At first glance, New York City looks like the perfect place to nurse a heartache. There are endless distractions in a city this big and countless discoveries in a place so diverse. Every street holds a surprise, and any subway ride is an opportunity for fascinating people watching. Perhaps one or two of those people will even ask for your number, reminding you that though you might feel like hell, you don't look it. Of course, one of those people might be a lunching construction worker who calls you "Sweetheart" and, mouth full, shouts his request, to "See you some night, huh?" across the road as you walk by, in which case, you might want to adjust your tally a little. Or at least sort your offers into columns marked "Hmm, maybe" and "Oh hell no.”
For me, the cure for heartache is, and always has been, dancing. There's something therapeutic about moving, about using your arms and legs rather than your mouth to say what's on your mind. Even if the respite only lasts for one or two hours, it can make all the difference in the world in how you see things. Not to mention how much better you sleep at night after a slightly sadistic dance teacher has worked you into a quivering pulp.
I've been taking dance classes at Broadway Dance Center since I was 15, when I was thinking seriously about a career in musical theater. Back then, I lived in Sydney and came to New York once a year, spending as much time as possible in the city taking dance classes and seeing Broadway shows. This summer, I'm fortunate to be living mere subway stops from the dance studio (which is on 45th St. between 8th and 9th Aves.), and my goal is to dance as often as I can while such an exceptional resource is so readily available.
And so, finding myself at the end of one of those days when all you want to do is crawl into bed and fall asleep, into hours of silent nothingness, but knowing that sleep wouldn't come unless I was totally exhausted, I set out to totally exhaust myself.
The New York Times reported last week that dancers are the lowest-paid artists in the country. After an hour and a half watching these women (and just two men—people, sign your sons up for baseball and ballet!), I am convinced that they are also the hardest working. Dancing works every muscle in your body, and then it seeks out muscles you never even knew you had and works them too. To dance demands extraordinary strength, balance and flexibility, but that's not why the men and women who take class at a studio like this day after day, sometimes for three or four hours in a without a rest, are remarkable.

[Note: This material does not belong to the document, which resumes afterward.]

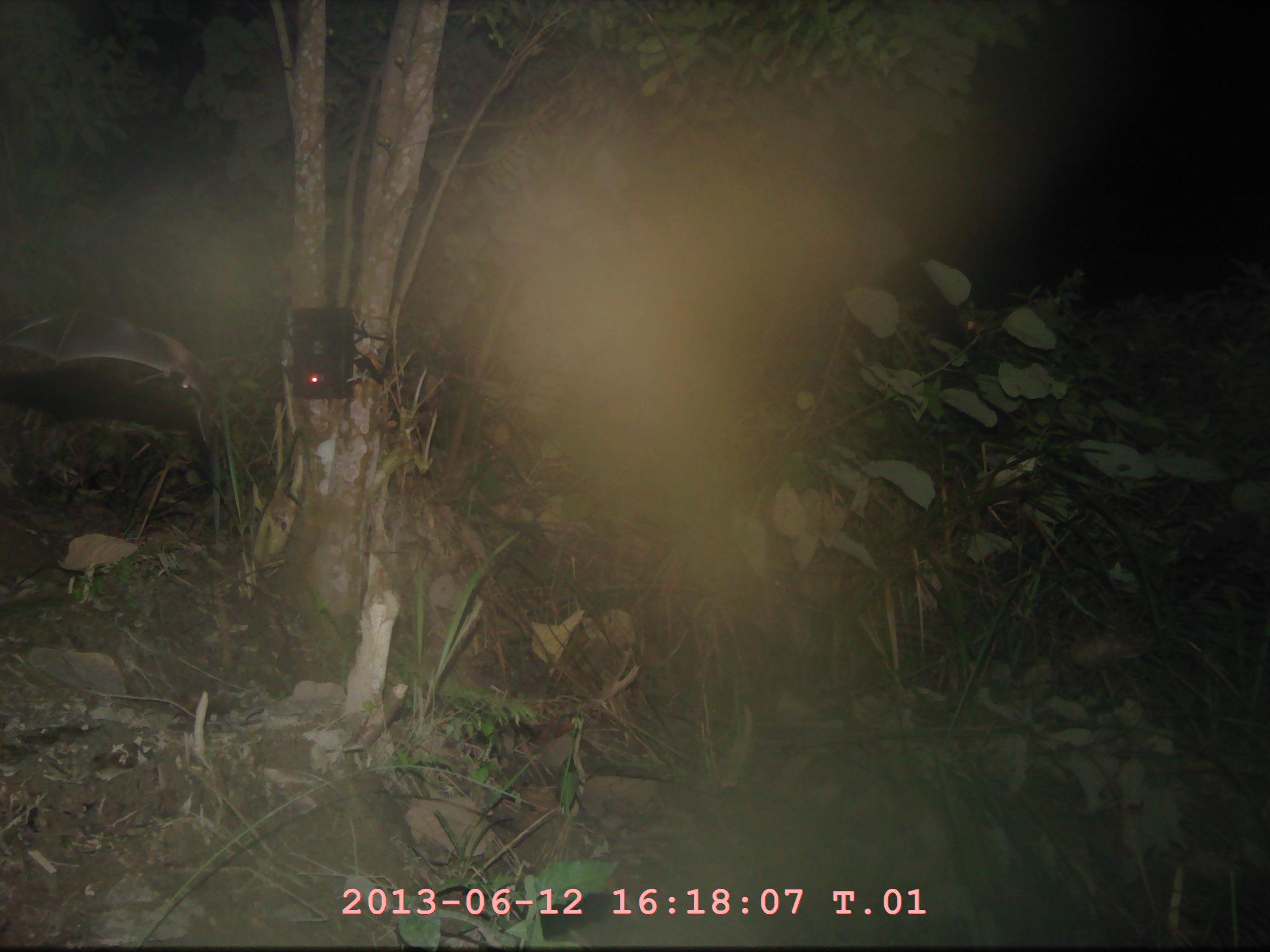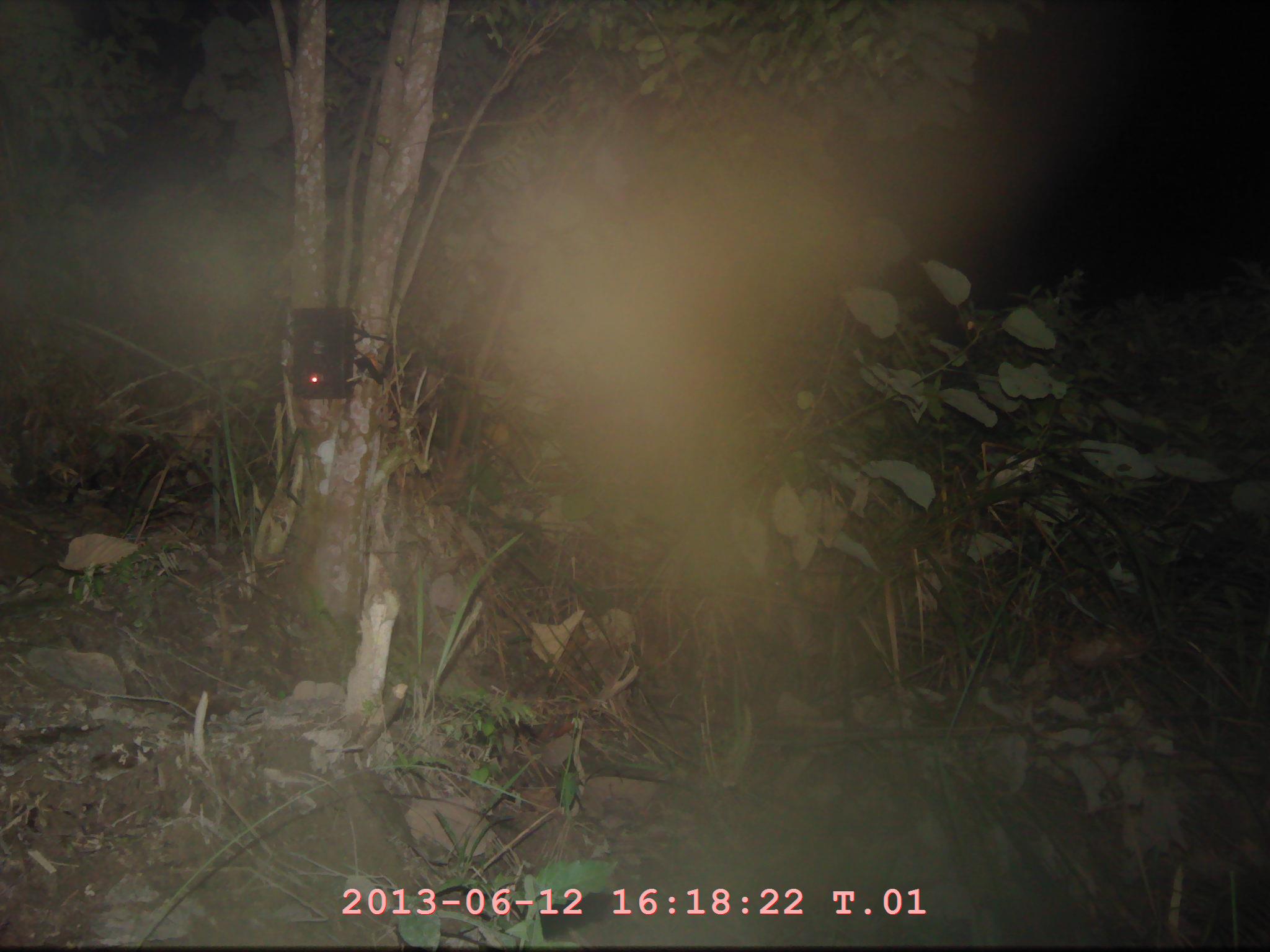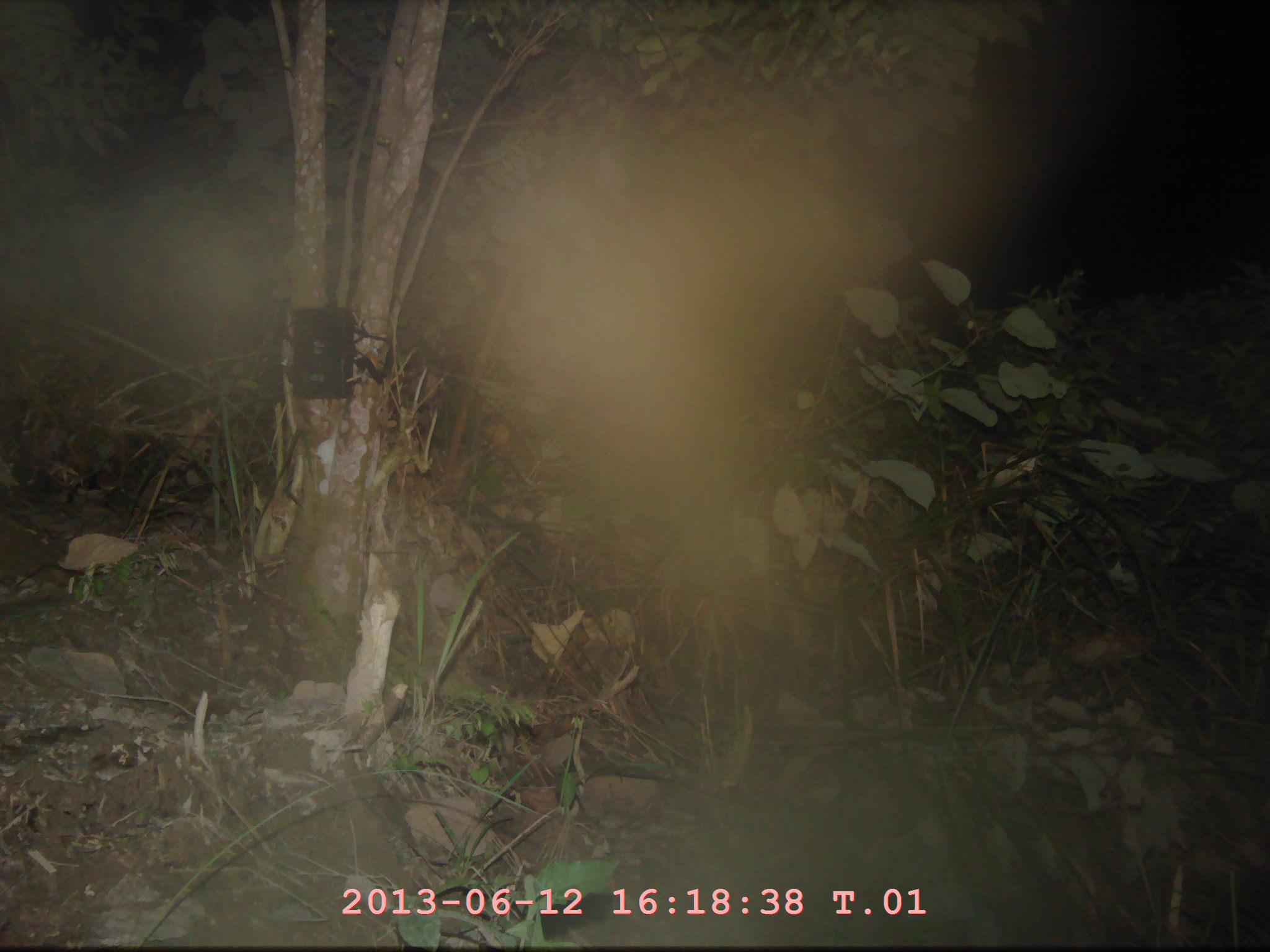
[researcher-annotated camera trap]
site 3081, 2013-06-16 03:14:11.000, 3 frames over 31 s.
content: unidentified animal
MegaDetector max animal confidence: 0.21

They're remarkable because, in the five or so years that I've been visiting the studio, I've never once heard a dancer complain about getting up in the morning to be there, or say that they'd rather be in bed than in dance class. This is not like a gym; none of us is there out of a sense of obligation. We are there because we love it, and because, when we get hit with a heartache, we know no other place to go; we know no other way to get the ache out of our hearts than to get it into our bodies. And so, we dance. We dance, and we sweat, and we walk out sore and aching and tired and drag ourselves onto the subway looking flushed, exhausted and limp.
There is something comforting and familiar about a dance class. It's familiar even in a foreign country, with a new teacher and in a class full of people you've never met, because the format is nearly always the same: you get warm, you stretch out, you do an abdominal workout that should be prohibited by the Geneva Convention, and then you learn one or two short routines. Because the official language of dance, at least in ballet and jazz classes, is French, every dancer and teacher speaks a common language, literally, the lingua franca of dance. Of course, French is also the world's most easily mangled language, which is why French ballet terms, when pronounced by an American or Australian dance teacher, can become almost comically unrecognizable. But to take dance class from a French teacher, as I did last summer, is music to the francophone dancer's ears.

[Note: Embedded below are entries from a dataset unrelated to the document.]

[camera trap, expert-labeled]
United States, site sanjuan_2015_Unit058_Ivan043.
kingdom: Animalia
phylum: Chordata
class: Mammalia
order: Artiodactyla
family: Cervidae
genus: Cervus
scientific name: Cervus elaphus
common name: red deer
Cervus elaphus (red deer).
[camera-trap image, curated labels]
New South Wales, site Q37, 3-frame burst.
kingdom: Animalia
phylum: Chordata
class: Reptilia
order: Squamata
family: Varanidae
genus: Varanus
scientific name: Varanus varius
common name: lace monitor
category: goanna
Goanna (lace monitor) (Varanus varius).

Oh yes, and then there's music. If you're like me, and music has a powerful effect on your emotions—if you have play lists titled "Get Happy,” "Smile," or "He's Just Not That Into You,” then you'll understand how the hour-and-a-half of music alone can make dance class feel like a very crowded, very sweaty therapy session. Of course, if you get stuck dancing to an Ani DiFranco song about sadness and depression as I did on Monday, there's not a whole lot you can do except let the music wash over you and hope that is washes away some of your own sadness.
In a town this busy, there are plenty of things to do to keep your mind off whatever's ailing you. It's a big city, and if you're new here, you probably don't have a huge list of resources and people to call on. And in that case, sometimes it's best to go back to what you know, to what's familiar, to what feels like home. In my case, that's moving, music, and mangled French verbs.